An introduction to content equity and virtual assets.
How are websites and blogs capable of creating revenue? The answer lies in content and the value of a brand. The future of content is the future of brand equity. In today’s information age and digital lifestyles, virtual assets are way more valuable than many physical things.
What Is Brand Equity?
“...a set of brand assets and liabilities linked to a brand, its name and symbol that add to or subtract from the value provided by a product or service to a company.”
This is Lund University in Sweden providing the most frequently used definition of brand equity. Before the internet, brand assets and liabilities were physical. But thanks to the rise of the global knowledge economy, virtual digital assets are even more important than anything physical.
In everyday life, brand equity is what adds the “added value” to a product. Brand equity is why a Hermes scarf is worth way more than a scarf from Target.
Why Do Virtual Assets Matter?
Virtual assets are important because they are what adds value to a brand. MediaLab provides excellent content outlining why virtual assets are so important. We summarize it here for you:
Your Online Content Defines You. All content you post online is a direct representation of your. Online, your content IS your voice.
First Impressions Are Online. People frequently discover new businesses through social networks, review platforms like Yelp, and search engine results.
Invaluable Trust. Relevant, helpful, compelling content creates trust between your brand and your audience.
Global Reach. No one is confined to their physical location anymore. Anyone can discover your brand anywhere in the world.
Online Buyers Are Here To Stay. Shopping online is a beloved activity and there’s no sign of it slowing down.
Content Is Consumed Online. People go online to consume every type of content imaginable from watching videos to messaging with friends.
Additionally, there are assets you own and assets you earn:
Owned media assets are those you have created or built:
- Social Media Networks (i.e. Facebook pages)
- Content that you create
- Mobile optimized websites
Earned media assets cannot be bought or owned and are earned organically.
- Conversations about you (i.e. social network engagement)
- Content created about you ( i.e. un-boxing video reviews)
- Search engine rankings
- Partnerships - proof of built and earned online authority. Includes reach, trust, and social proof.
Value Starts With Your Content
Content is valuable because it successfully guides the user through the next stage of the content marketing journey or transaction. Or content is valuable as an effective piece of advertising by increasing sales directly, for example, through use of a direct link.
The other “soft” values of content are not hard-defined by numbers. For example, to build trust with an audience. If content is relevant and compelling for your audience, they will come to trust your brand which, in turn, raises your brand’s equity.
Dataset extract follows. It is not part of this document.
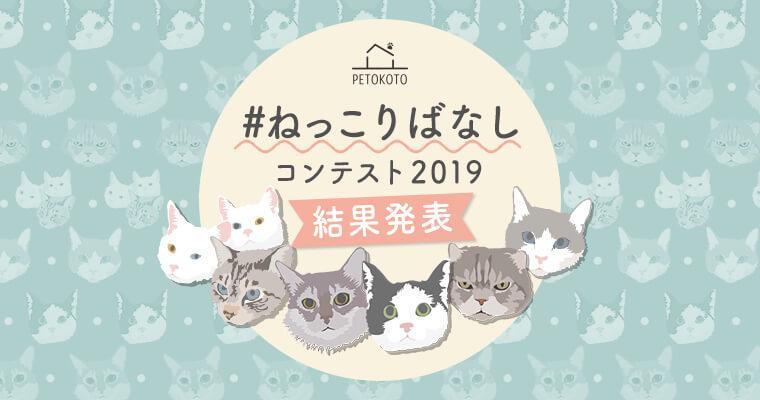 猫を愛するみんなの「#ねっこりばなし」 コンテスト結果発表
Eventually, valuable content can translate into a valuable website. WPCurve provides a very comprehensive article about how to evaluate the value of a website. Here are a few main takeaways for sizing up a website’s value:
- Solid, consistent earnings
- Increasing growth
- Automated systems in place
- Multiple revenue streams
- Diverse traffic sources
- A unique selling proposition (USP)
- Market leadership and branding
Valuable content is the stepping stone to having a highly valued brand equity. What does value content look like? At the end of the day, it’s all about people. The people decide what content is valuable. So simply give your audience content they will find helpful, relevant, and compelling.